**Problem details**
Copy word for word the lines from the start of the records through the line that contains "6.45 meters", including both ends. Omit the pictures.

Questions on pictured scenes:
____________________
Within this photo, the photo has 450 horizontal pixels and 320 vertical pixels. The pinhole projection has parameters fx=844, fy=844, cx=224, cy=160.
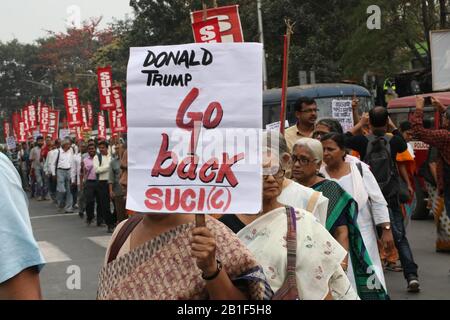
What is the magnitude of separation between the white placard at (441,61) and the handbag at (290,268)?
5864 millimetres

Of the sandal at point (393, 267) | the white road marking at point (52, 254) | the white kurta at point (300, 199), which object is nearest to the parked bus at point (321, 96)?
the white road marking at point (52, 254)

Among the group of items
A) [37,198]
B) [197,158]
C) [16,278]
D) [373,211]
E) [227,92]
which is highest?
[227,92]

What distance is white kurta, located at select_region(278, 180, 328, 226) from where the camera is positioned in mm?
4047

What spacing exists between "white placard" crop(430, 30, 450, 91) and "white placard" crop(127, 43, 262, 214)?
6.45 meters

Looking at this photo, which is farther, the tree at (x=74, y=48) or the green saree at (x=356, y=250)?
the tree at (x=74, y=48)

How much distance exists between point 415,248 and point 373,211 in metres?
4.75

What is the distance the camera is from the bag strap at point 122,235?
2.81 metres

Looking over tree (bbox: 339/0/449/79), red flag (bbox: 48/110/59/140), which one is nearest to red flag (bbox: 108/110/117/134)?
tree (bbox: 339/0/449/79)

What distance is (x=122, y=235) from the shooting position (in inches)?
112

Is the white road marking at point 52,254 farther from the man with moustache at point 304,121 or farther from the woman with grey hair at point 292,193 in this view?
the woman with grey hair at point 292,193

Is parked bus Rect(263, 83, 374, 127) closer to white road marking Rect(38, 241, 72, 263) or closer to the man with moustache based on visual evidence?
white road marking Rect(38, 241, 72, 263)

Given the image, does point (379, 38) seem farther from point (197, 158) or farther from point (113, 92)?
point (197, 158)

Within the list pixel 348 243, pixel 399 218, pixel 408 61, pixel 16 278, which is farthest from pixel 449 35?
pixel 408 61

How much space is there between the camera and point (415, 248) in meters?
10.4
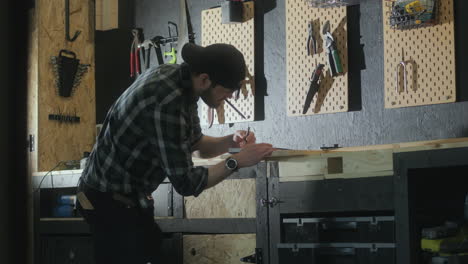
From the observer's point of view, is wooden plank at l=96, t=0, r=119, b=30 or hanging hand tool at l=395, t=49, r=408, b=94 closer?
hanging hand tool at l=395, t=49, r=408, b=94

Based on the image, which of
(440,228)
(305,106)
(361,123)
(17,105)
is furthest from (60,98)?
(440,228)

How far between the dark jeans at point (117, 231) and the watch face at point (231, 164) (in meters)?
0.35

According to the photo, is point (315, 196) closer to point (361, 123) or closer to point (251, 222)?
point (251, 222)

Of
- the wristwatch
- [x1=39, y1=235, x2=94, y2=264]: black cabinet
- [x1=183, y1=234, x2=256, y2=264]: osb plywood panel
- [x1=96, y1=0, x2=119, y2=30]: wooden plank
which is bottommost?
[x1=39, y1=235, x2=94, y2=264]: black cabinet

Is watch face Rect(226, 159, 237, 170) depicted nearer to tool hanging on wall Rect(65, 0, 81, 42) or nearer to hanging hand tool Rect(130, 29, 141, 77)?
hanging hand tool Rect(130, 29, 141, 77)

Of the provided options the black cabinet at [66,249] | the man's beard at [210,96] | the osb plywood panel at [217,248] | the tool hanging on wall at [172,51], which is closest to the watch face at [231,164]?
the man's beard at [210,96]

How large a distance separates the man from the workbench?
1.06 feet

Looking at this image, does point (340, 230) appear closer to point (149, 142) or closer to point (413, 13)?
point (149, 142)

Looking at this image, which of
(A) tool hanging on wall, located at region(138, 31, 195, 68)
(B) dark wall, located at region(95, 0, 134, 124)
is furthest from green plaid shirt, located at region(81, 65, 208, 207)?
(B) dark wall, located at region(95, 0, 134, 124)

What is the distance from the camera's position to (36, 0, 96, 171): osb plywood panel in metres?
4.02

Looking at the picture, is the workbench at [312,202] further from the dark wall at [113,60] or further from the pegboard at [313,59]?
the dark wall at [113,60]

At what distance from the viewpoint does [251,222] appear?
2.93 metres

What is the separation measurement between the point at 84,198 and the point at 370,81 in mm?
1497

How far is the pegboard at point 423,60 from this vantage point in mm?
3006
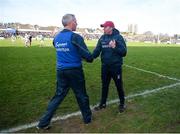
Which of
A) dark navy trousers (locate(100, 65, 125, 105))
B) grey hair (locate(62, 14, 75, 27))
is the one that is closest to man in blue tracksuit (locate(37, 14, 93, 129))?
grey hair (locate(62, 14, 75, 27))

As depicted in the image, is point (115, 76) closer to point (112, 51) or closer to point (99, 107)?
point (112, 51)

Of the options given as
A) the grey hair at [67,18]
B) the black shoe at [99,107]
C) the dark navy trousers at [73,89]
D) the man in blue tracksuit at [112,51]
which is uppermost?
the grey hair at [67,18]

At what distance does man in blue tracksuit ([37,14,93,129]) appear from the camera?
7.10m

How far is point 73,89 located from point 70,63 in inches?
21.5

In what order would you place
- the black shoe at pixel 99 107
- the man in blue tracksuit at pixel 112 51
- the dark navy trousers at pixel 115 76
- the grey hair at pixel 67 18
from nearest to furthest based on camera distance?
the grey hair at pixel 67 18
the man in blue tracksuit at pixel 112 51
the dark navy trousers at pixel 115 76
the black shoe at pixel 99 107

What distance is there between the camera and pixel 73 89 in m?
7.37

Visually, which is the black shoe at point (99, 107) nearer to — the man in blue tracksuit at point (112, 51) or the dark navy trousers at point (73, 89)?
the man in blue tracksuit at point (112, 51)

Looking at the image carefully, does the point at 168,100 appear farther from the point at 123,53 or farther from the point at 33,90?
the point at 33,90

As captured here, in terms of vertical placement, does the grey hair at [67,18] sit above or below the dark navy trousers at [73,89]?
above

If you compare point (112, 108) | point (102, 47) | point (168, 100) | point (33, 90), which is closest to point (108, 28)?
point (102, 47)

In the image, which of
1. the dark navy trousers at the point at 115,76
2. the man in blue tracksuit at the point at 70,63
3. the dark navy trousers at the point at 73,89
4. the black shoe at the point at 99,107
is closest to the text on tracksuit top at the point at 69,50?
the man in blue tracksuit at the point at 70,63

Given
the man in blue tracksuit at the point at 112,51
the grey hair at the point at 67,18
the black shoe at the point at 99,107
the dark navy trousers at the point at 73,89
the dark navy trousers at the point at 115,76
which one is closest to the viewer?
the grey hair at the point at 67,18

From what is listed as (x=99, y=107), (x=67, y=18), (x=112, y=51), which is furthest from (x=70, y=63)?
(x=99, y=107)

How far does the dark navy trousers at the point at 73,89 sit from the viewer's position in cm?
723
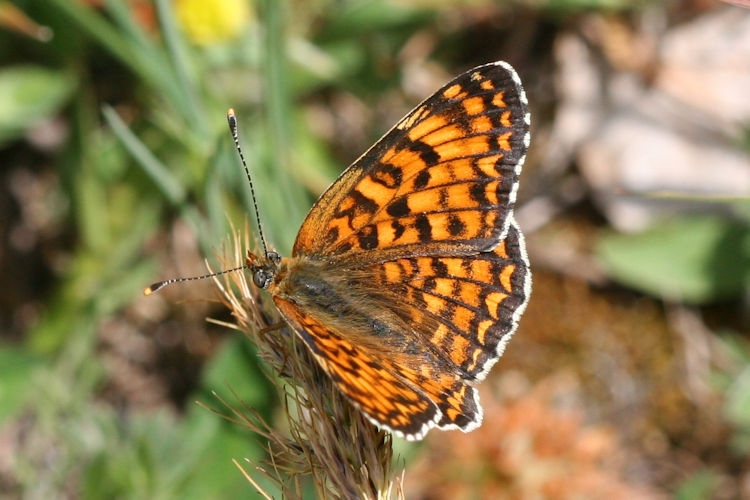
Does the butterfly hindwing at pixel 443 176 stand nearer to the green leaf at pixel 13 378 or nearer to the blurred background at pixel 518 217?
the blurred background at pixel 518 217

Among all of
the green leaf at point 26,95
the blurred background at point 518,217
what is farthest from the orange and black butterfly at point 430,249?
the green leaf at point 26,95

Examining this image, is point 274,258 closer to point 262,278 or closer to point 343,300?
point 262,278

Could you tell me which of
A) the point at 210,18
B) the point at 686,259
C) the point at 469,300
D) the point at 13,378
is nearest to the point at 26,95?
the point at 210,18

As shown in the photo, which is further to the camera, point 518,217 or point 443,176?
point 518,217

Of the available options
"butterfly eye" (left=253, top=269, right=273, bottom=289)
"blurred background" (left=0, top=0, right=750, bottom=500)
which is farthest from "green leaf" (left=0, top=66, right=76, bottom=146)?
"butterfly eye" (left=253, top=269, right=273, bottom=289)

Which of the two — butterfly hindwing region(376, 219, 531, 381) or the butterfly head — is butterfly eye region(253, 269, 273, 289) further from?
butterfly hindwing region(376, 219, 531, 381)

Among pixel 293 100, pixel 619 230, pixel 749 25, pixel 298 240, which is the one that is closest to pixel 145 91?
pixel 293 100

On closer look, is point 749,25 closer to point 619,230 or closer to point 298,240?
point 619,230

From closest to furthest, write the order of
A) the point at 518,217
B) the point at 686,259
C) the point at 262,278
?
____________________
**Answer to the exercise**
Within this photo, the photo has 450 horizontal pixels and 320 vertical pixels. The pinhole projection has parameters fx=844, fy=844, cx=224, cy=160.
What is the magnitude of separation between the white placard at (441,61) and the handbag at (290,268)?
5864 millimetres

Of the sandal at point (393, 267) | the white road marking at point (52, 254) | the white kurta at point (300, 199), which object is nearest to the parked bus at point (321, 96)?
the white road marking at point (52, 254)

Among the group of items
A) [37,198]
B) [197,158]
C) [16,278]
D) [373,211]
E) [227,92]
which is highest?
[227,92]

What distance is white kurta, located at select_region(278, 180, 328, 226) from where the camera is positioned in mm?
4047

What spacing exists between "white placard" crop(430, 30, 450, 91) and "white placard" crop(127, 43, 262, 214)?
6.45 meters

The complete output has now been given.